Running Real Browser Agents on a 3B Local Model (No Vision Required)
How structure-first snapshots and assertions cut browser agent token usage by ~50% and make small local models viable.
The problem with browser agents today
Most browser agents today reason from screenshots.
Each step typically involves:
- capturing pixels
- sending images to a vision model
- asking the model to infer structure, order, and state
This works, but it is expensive and fragile.
In practice, this leads to:
- High token usage per step
- Dependence on large cloud models
- Retries instead of verification
- Flaky behavior on modern SPAs
The common assumption is that reliable browser agents require large vision models.
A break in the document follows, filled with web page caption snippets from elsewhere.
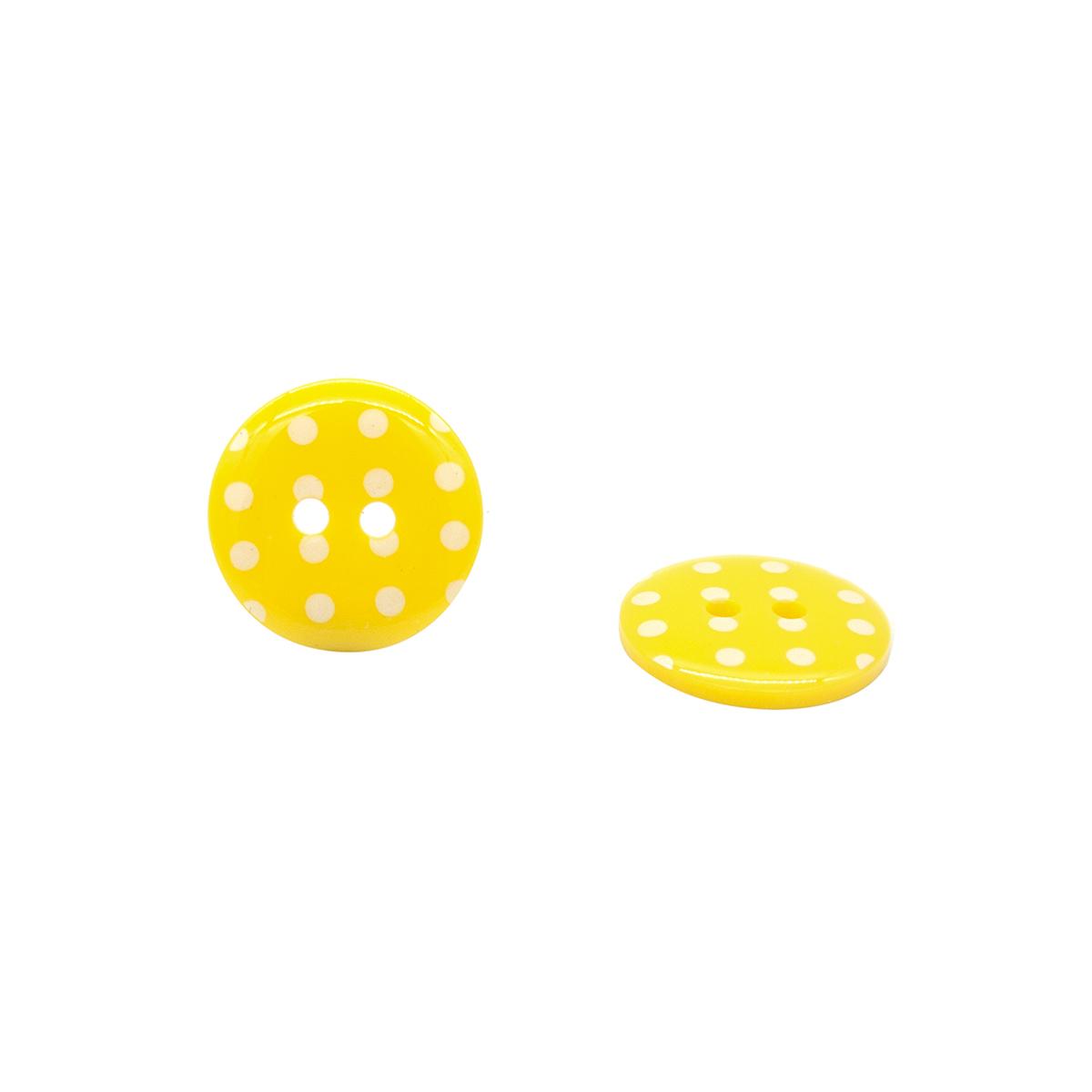Q7125 FSS Пуговица, Горошек 28L (113 желтый)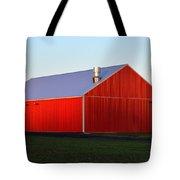 Plain Jane Red Barn Tote Bag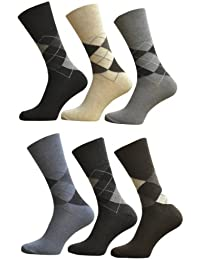 2COZEE - Chaussettes basses -  Homme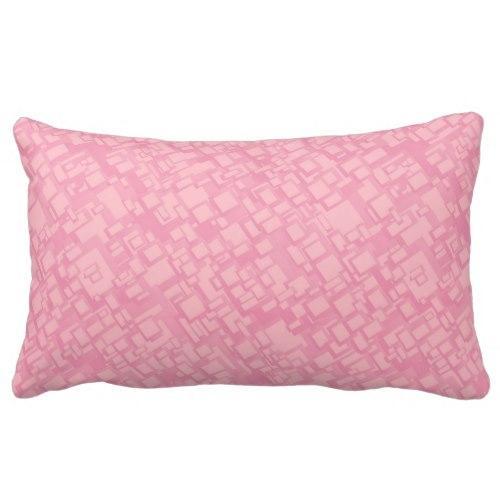 Pink rectangle pattern Lumbar Pillow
That assumption turns out to be wrong.
A different approach: structure first, vision last
Instead of reasoning from pixels, we treat the rendered DOM as a semantic data structure.
Each snapshot extracts:
- Semantic roles — button, link, textbox
- Geometry — bounding boxes, viewport order
- Grouping — lists, cards, dominant groups
- Ordinality — first, top, main
- State — enabled, checked, expanded
The agent reasons over structure, not images.
Vision is optional and only used as a fallback when structure is insufficient.
Jest-Style Assertions
On top of structure-first snapshots, we add Jest-style assertions so agents verify outcomes instead of guessing and retrying.
The result is lower token usage, deterministic behavior, and viability for small local models.
Below are three concrete demos.
Demo 1: Deterministic list reasoning (Hacker News)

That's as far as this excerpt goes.